RJ: Poets dodge talking influence. No wonder. I asked William Stafford about influences once, and his answer suggested that I was conducting a tax audit. I’ve fallen under so many spells, many of them contrasting, that it’s hard to single out the primary influences, but early obvious influences would be Dickey, Warren, Frost, Wright, and Faulkner. They inhabited a country and a language that I knew, and they showed me how rural experience might be appropriate for poetry. Other early influences would be Eliot, Crane, Snodgrass, James Tate. I attempted surrealism for many years before I published a book. I read Sylvia Plath always, and Philip Levine, and Adrienne Rich, and Hugo and Roethke and Neruda. In my late twenties, I discovered two poets whose work energized me: Gerald Stern, who still seems the most open American poet, and C.K. Williams, a great narrator of consciousness, who has such a pure and undiluted habitation of language. They were my muses when I was writing the poems in The Unborn. After that, I began to read Milosz, and he stopped me dead. He was so unromantic, so transcendently practical in his political vision. He and Robinson Jeffers were the sparks for Transparent Gestures. After that, it gets more complicated. Ashbery was always with me. Merwin and Kinnell buoyed me when I was writing Things That Happen Once. Olds, Graham, Ammons, Wilbur, Koch, Gallagher, Tranströmer, Dennis Johnson, Louise Glück, Frank Bidart, Robert Hass. Always Kunitz, always Jarrell, and Bishop. Always Whitman and Dickinson. Shakespeare. Marlowe and Chapman. Eliot. Rilke. Always Heaney. Lately Ann Carson. The American poet that I love most and return to most often is James Wright, not because I consider him the best, but because he is a very smart guy who values the heart more than the brain, a very funny guy who values seriousness, and a very articulate guy who values expression.

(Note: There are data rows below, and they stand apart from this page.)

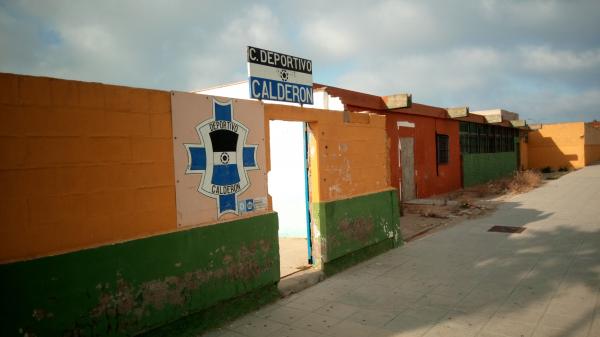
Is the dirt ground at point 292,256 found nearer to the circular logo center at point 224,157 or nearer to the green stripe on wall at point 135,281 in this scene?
the green stripe on wall at point 135,281

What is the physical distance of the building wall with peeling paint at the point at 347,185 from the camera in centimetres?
603

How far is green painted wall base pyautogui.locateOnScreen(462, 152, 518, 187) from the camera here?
1844 cm

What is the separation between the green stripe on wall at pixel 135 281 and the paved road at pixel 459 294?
1.84ft

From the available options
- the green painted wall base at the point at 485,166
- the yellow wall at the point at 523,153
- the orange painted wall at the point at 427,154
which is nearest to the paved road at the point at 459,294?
the orange painted wall at the point at 427,154

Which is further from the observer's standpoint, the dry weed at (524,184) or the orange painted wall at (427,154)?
the dry weed at (524,184)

I have often loved the work of other poets more than my own. When I write poems, I have, in some part of my mind, an ideal, not my own poem, but some version of a poem that might have been written by someone else. I recognize that version and approve of it, but, of course, achieving that version is not the thing. Originality is the benchmark, and not an attempt to be original, but an embodiment of character. Every successful poet fails to be another poet who defines the work’s aesthetic aspiration. Such failure is crucial. Critics often ask one poet to be another poet, but any real poet is writing the only poem that might be written at that level. The poet could write various poems at a lower level, but only the one at full tilt boogie.
PP: Putting together a twenty-year retrospective like Salvation Blues is clearly a milestone, and an act of reflection. It raises the obvious question: What next?
RJ: I might spend the rest of my life revising drafts that I have abandoned. I have several large boxes of them. I have three hundred pages of an unsuccessful novel. I have a book length dramatic monologue. At the present, I’m working on two projects: essays and poetry. There are many kinds of poems that that I have not yet written. Putting together Salvation Blues made me realize that. I kept looking for those poems. But for me, it is never a thing of thinking about a poem and then writing it as planned. I’m not that good. It is about taking the pen in hand and seeing what emerges that characterizes a world that I can believe.